- [Supplied records]:
+ + +
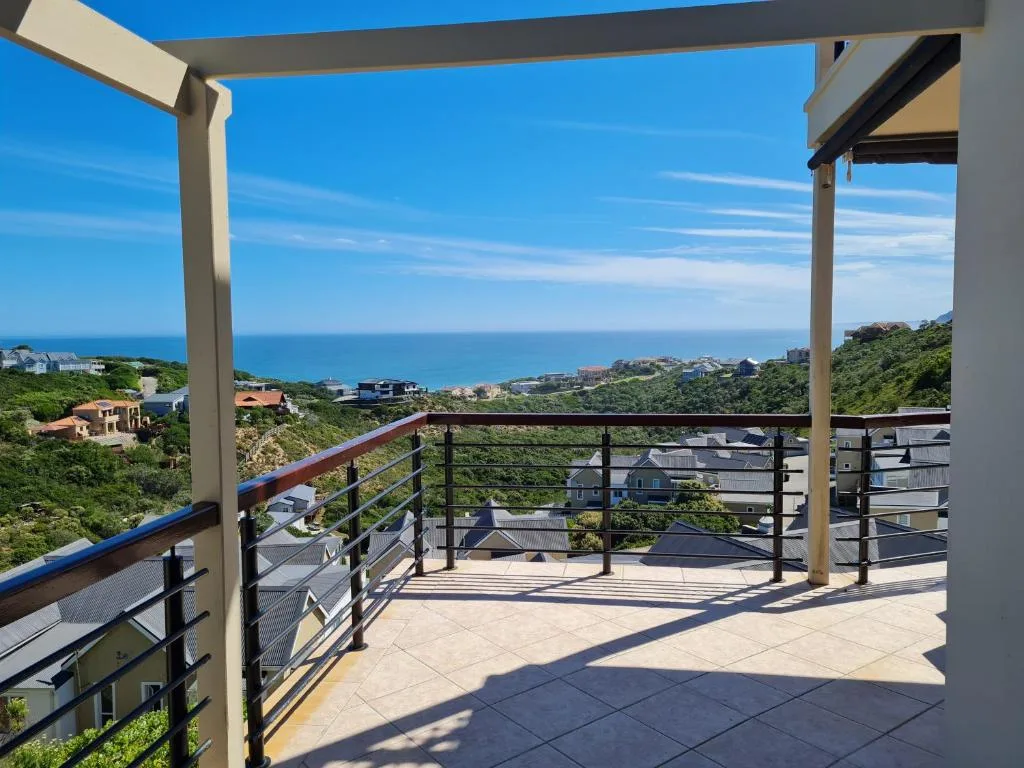 Spacious covered deck with ocean and coastal town views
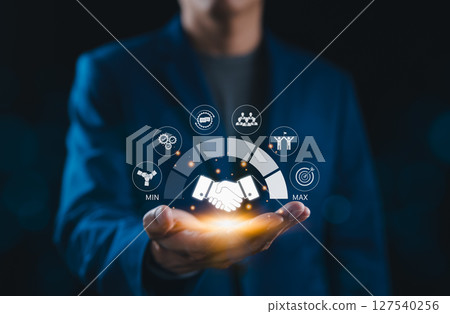 Business Collaboration and Performance Optimization Concept. Businessman presents handshake and teamwork icons, symbolizing collaboration, efficiency, and performance optimization. Trusted Partner, Business Collaboration and Performance Optimization Concept. Businessman presents handshake and teamwork icons, symbolizing collaboration, efficiency, and performance optimization. Trusted Partner, 127540256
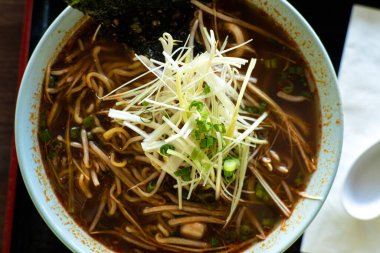 Bir kase garnitürlü ramen çorbası içiyorum.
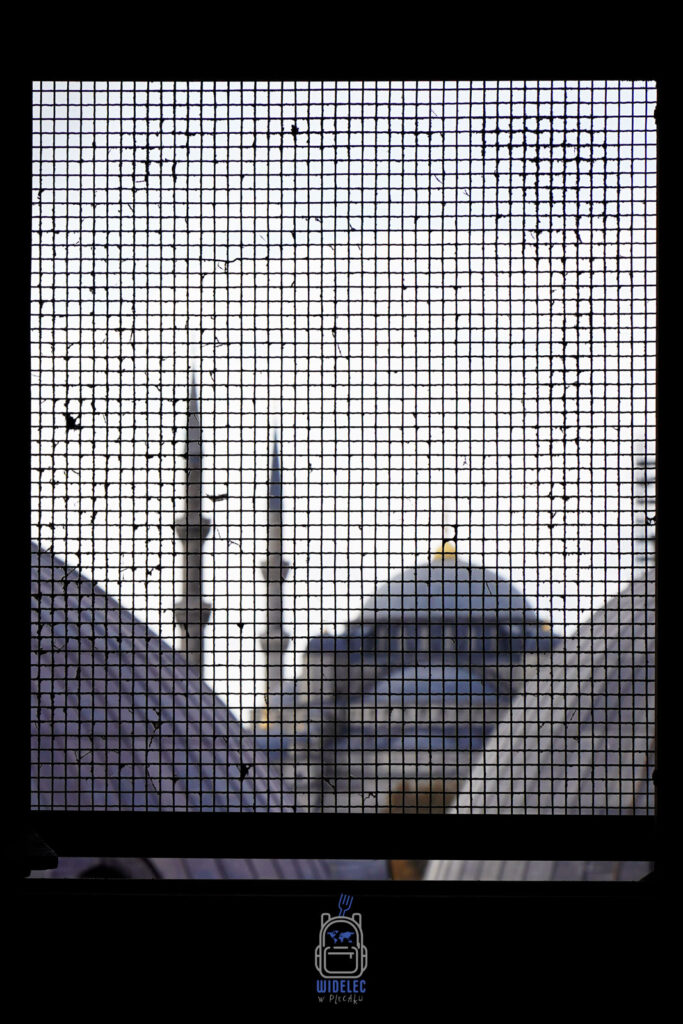 Rozmyty widok na meczet w Stambule widziany przez kratkę ochronną, symbolizujący kontrasty Turcji – od religii po współczesne wyzwania polityczne i społeczne.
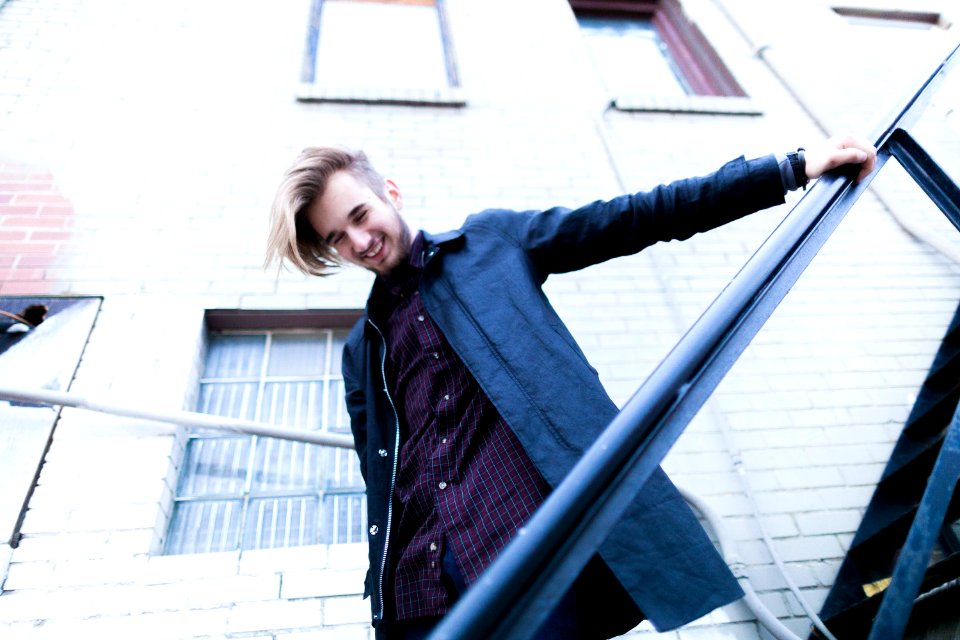 man standing on stairs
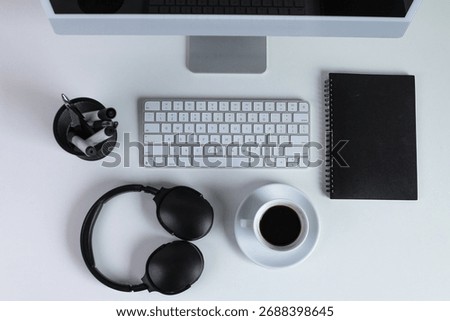 Top View Of Computer, Coffee, Notebook, And Headphones On Office Desk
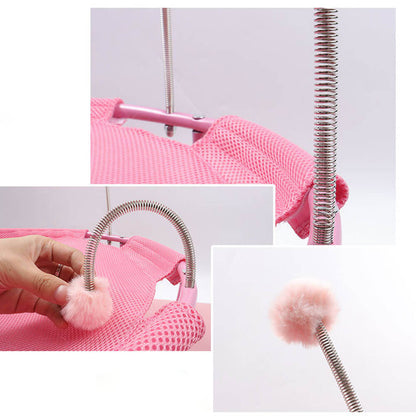 Detailed view of flexible spring pom-pom toys attached to cat hammock, designed to entertain and engage cats during rest and play.
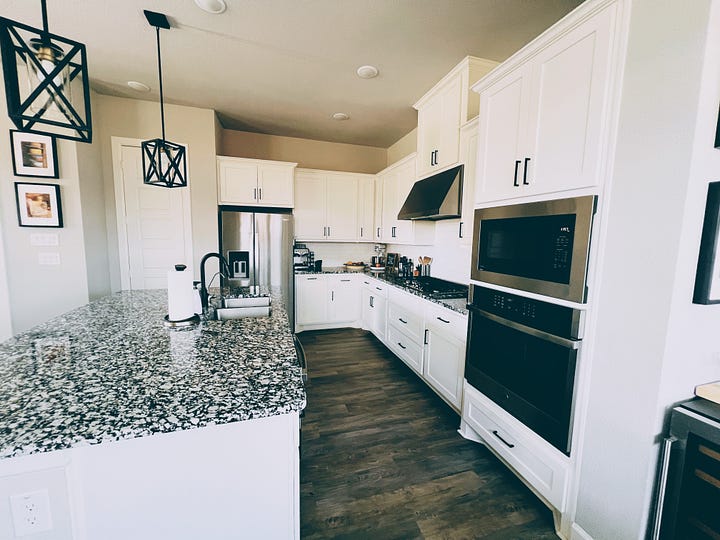 Kitchen with white cupboard doors and marble counter tops.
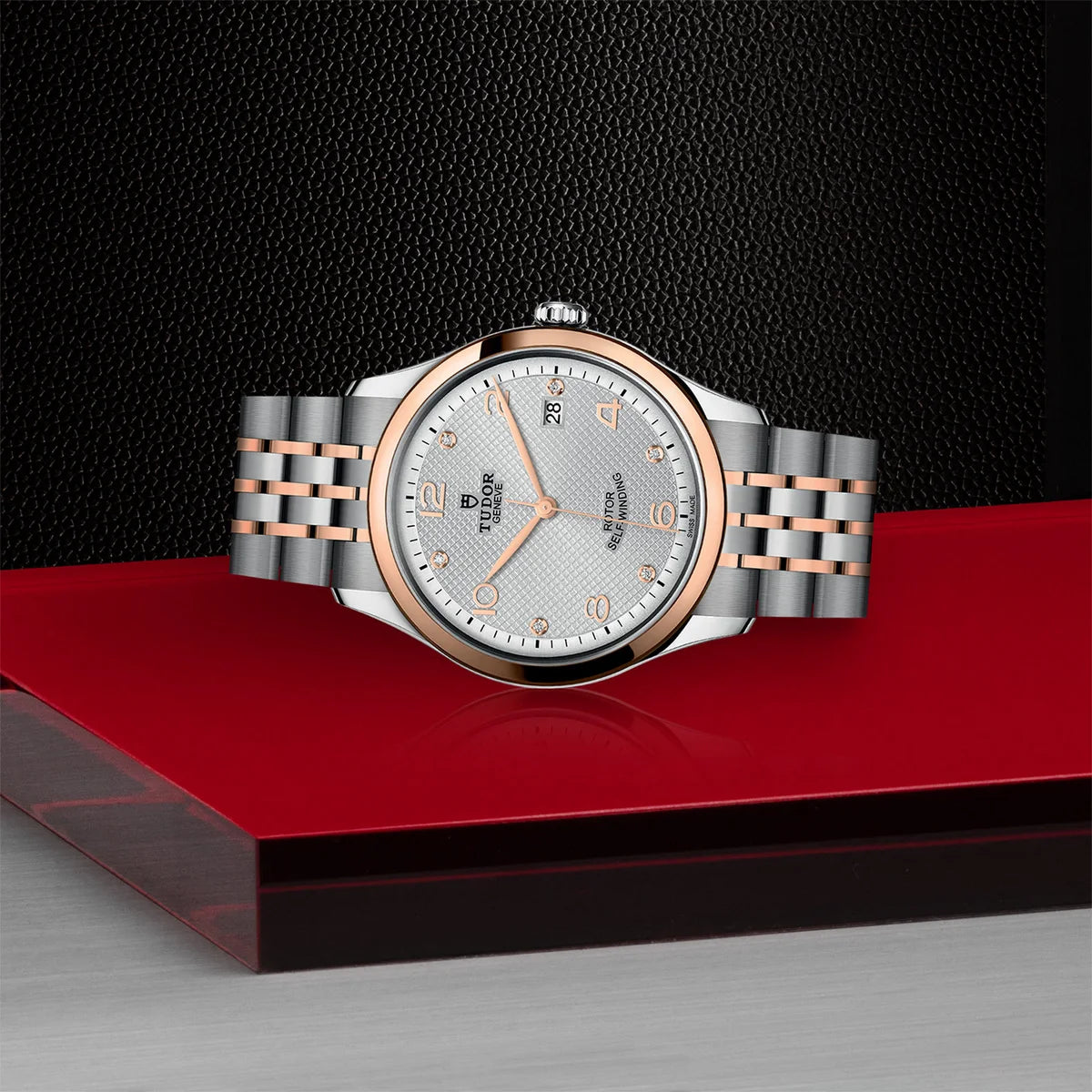 TUDOR 1926 two-tone 39mm silver diamond dial watch on bracelet, shown laying on its side on Tudor’s signature red platform.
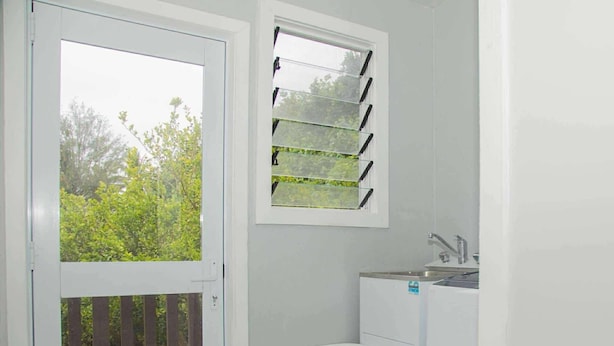 Una sala de lavandería con lavadora, lavadero y ventana con persianas.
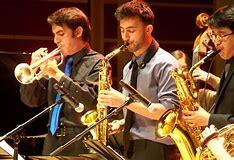 This is a picture of some saxophone players and a trumpet player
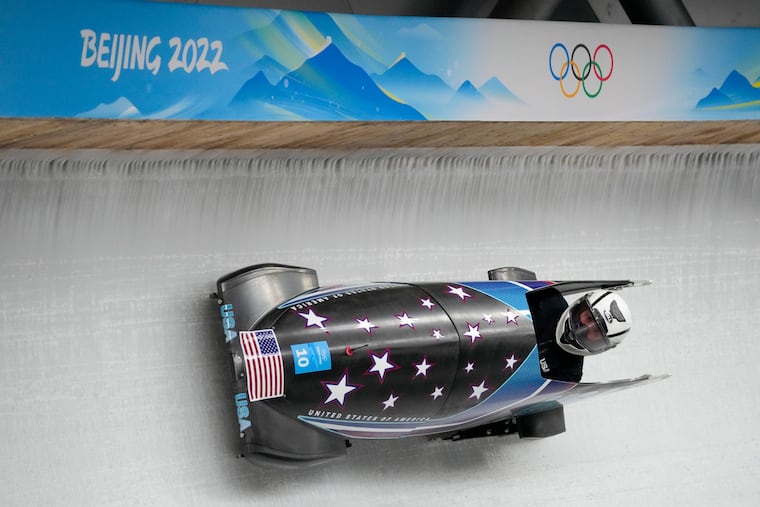 American bobsledder Elana Meyers Taylor drives her toboggan during a monobob training heat at the 2022 Winter Olympics.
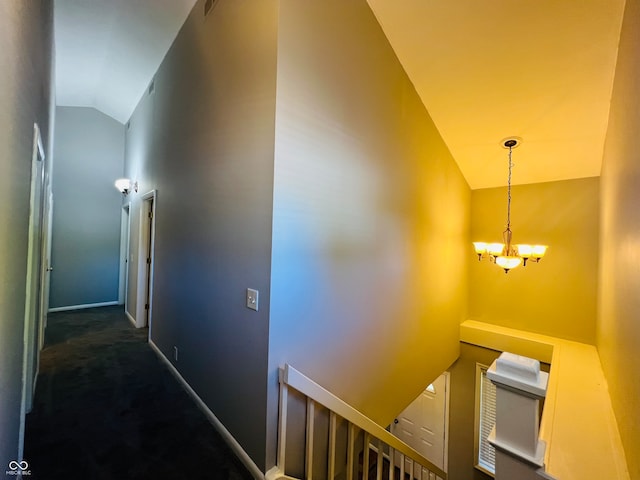 stairway featuring carpet floors, lofted ceiling, and a notable chandelier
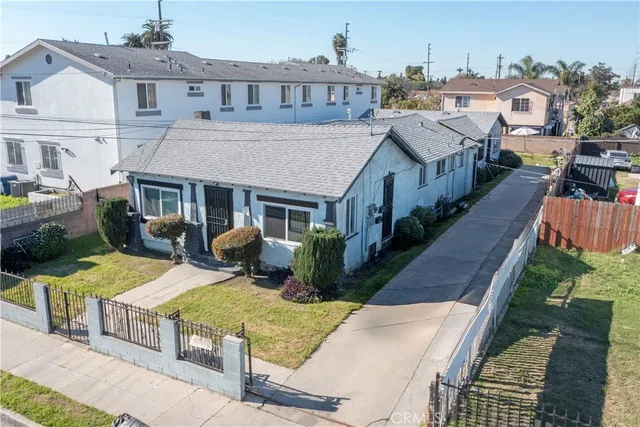 a view of a house with backyard porch and sitting area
+ + +
- [Task requirements]: Please render the records above as a JSON list of strings, one per line, skipping any blank lines. Leave the pictures out and include only the text of each line.

- [The answer]:
[
  " Spacious covered deck with ocean and coastal town views",
  " Business Collaboration and Performance Optimization Concept. Businessman presents handshake and teamwork icons, symbolizing collaboration, efficiency, and performance optimization. Trusted Partner, Business Collaboration and Performance Optimization Concept. Businessman presents handshake and teamwork icons, symbolizing collaboration, efficiency, and performance optimization. Trusted Partner, 127540256",
  " Bir kase garnitürlü ramen çorbası içiyorum.",
  " Rozmyty widok na meczet w Stambule widziany przez kratkę ochronną, symbolizujący kontrasty Turcji – od religii po współczesne wyzwania polityczne i społeczne.",
  " man standing on stairs",
  " Top View Of Computer, Coffee, Notebook, And Headphones On Office Desk",
  " Detailed view of flexible spring pom-pom toys attached to cat hammock, designed to entertain and engage cats during rest and play.",
  " Kitchen with white cupboard doors and marble counter tops.",
  " TUDOR 1926 two-tone 39mm silver diamond dial watch on bracelet, shown laying on its side on Tudor’s signature red platform.",
  " Una sala de lavandería con lavadora, lavadero y ventana con persianas.",
  " This is a picture of some saxophone players and a trumpet player",
  " American bobsledder Elana Meyers Taylor drives her toboggan during a monobob training heat at the 2022 Winter Olympics.",
  " stairway featuring carpet floors, lofted ceiling, and a notable chandelier",
  " a view of a house with backyard porch and sitting area"
]